▶ [Exercise goal]
With the line containing "Art deco showcase" as the final line, restate exactly every line of the data below from the first one onward, and copy no pictures.

───

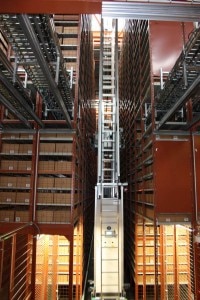 Storage and retrieval system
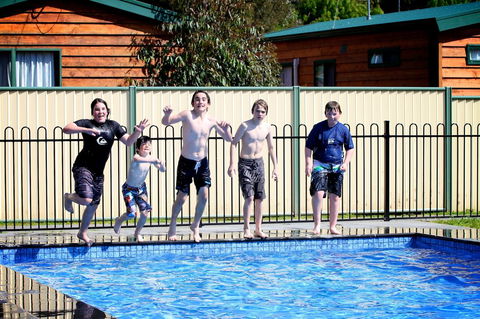 Tasman Holiday Parks - Geelong - Accommodation Daintree 2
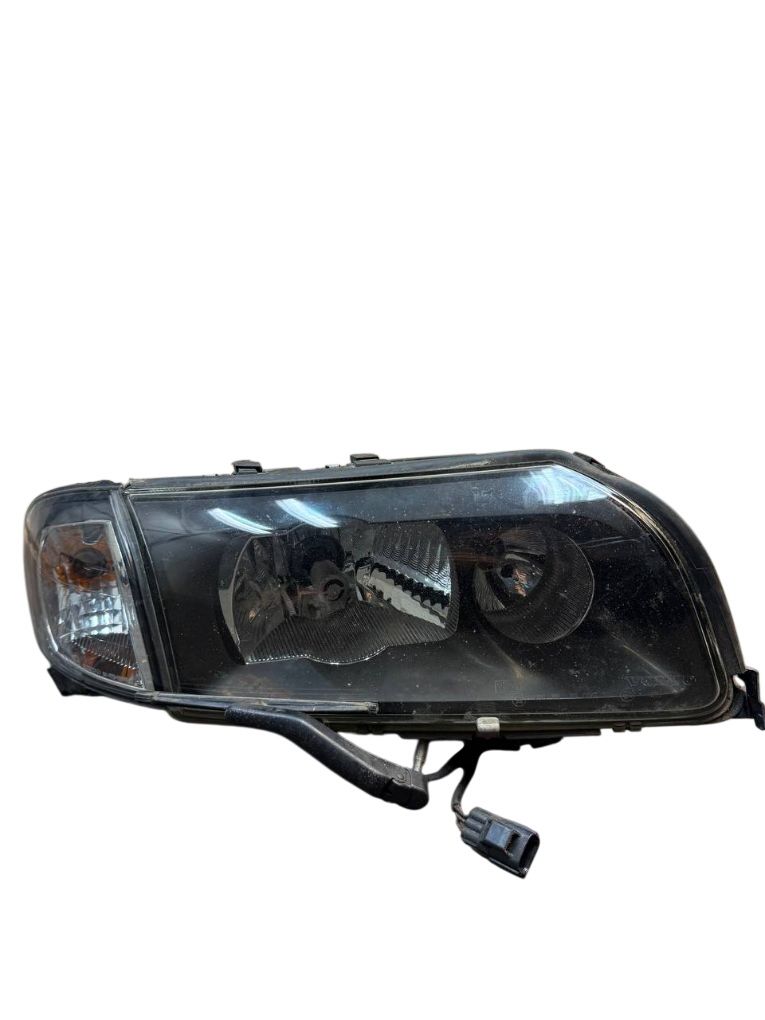 30744157 Headlight right VOLVO S80 I (TS, XY) (1998-2006)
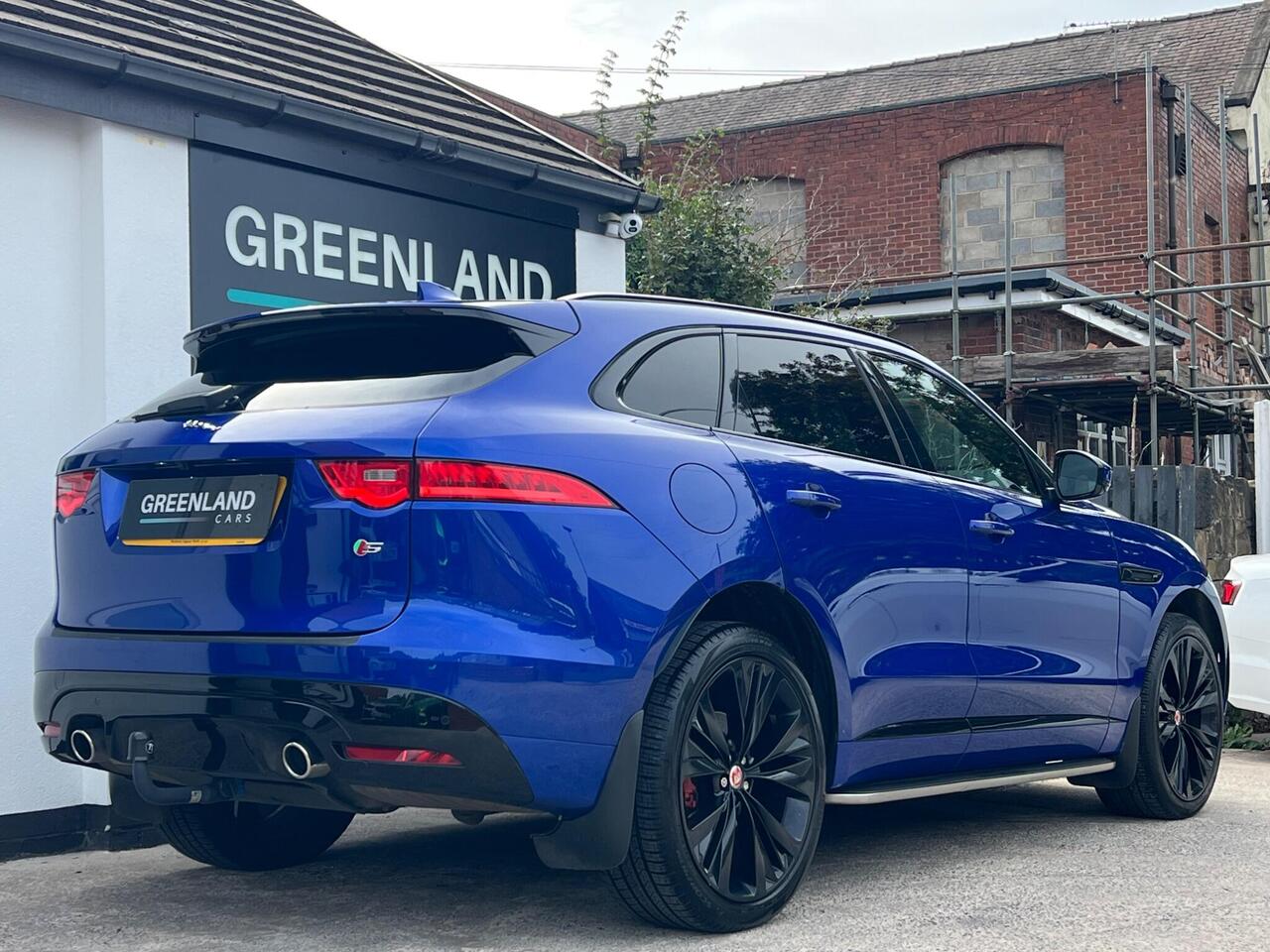 Used 2017 Jaguar F-PACE for sale in Sheffield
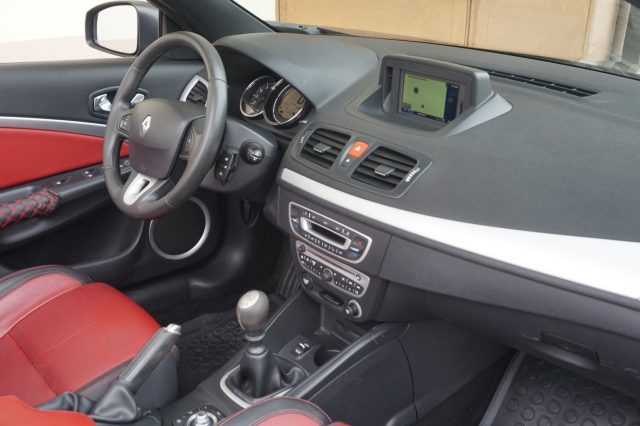 RENAULT Megane usata, con Bracciolo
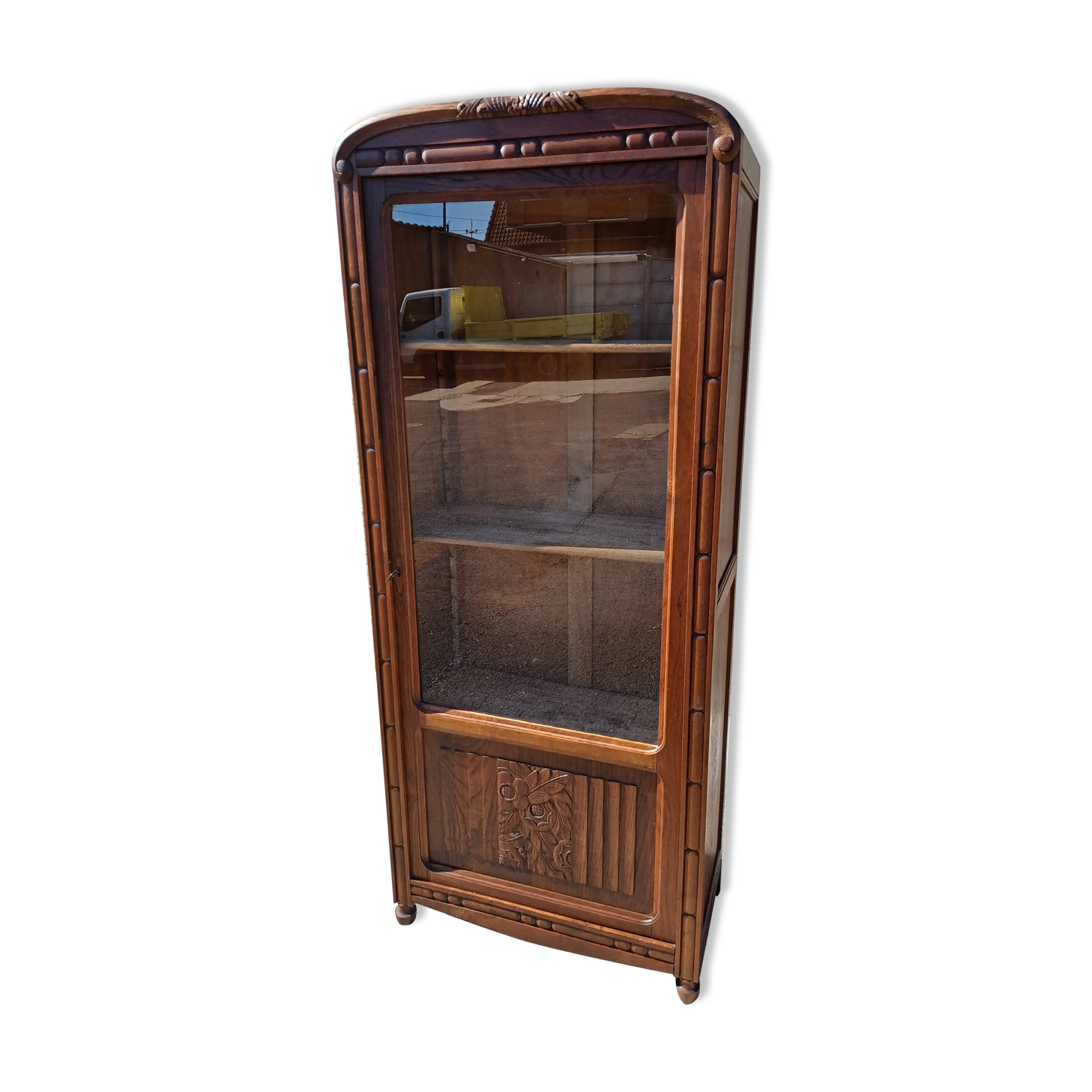 Art deco showcase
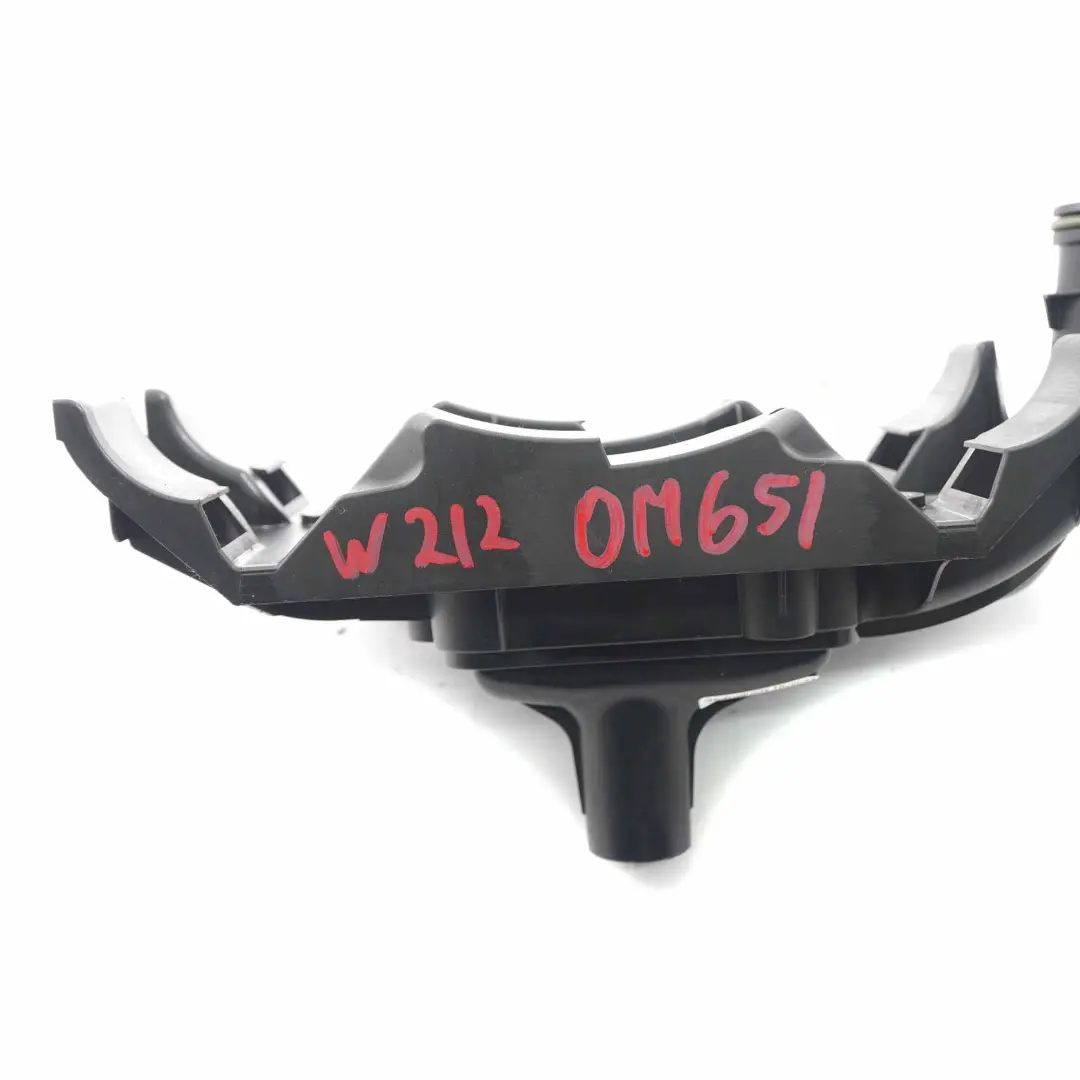 OM651 Tampon pour tuyau d'aspiration d'huile moteur pour Mercedes W212 à propos du numéro de pièce A6511800051 Mercedes W212 OM651 Tampon pour tuyau d'aspiration d'huile moteur - SKU A6511800051 - Numéro de pièce A6511800051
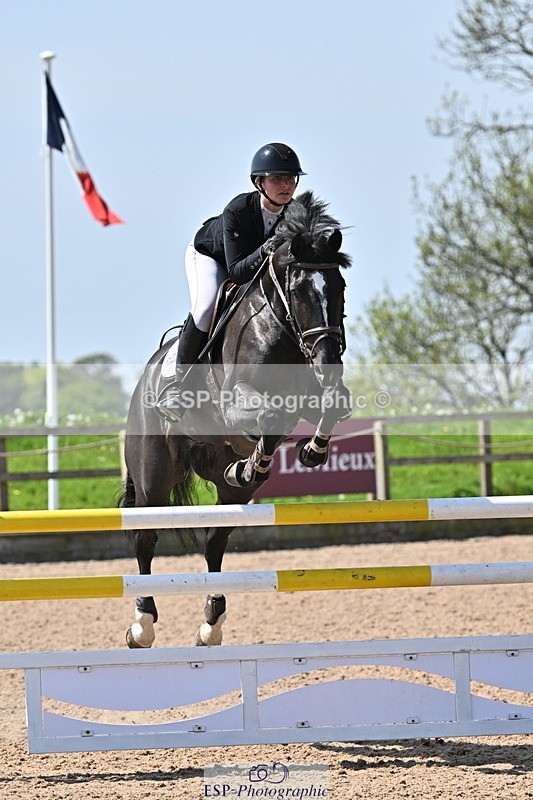 240509A-113946-01252 - Cls 9 Snr 1.20m Open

───

▶ [Response to this task]
 Storage and retrieval system
 Tasman Holiday Parks - Geelong - Accommodation Daintree 2
 30744157 Headlight right VOLVO S80 I (TS, XY) (1998-2006)
 Used 2017 Jaguar F-PACE for sale in Sheffield
 RENAULT Megane usata, con Bracciolo
 Art deco showcase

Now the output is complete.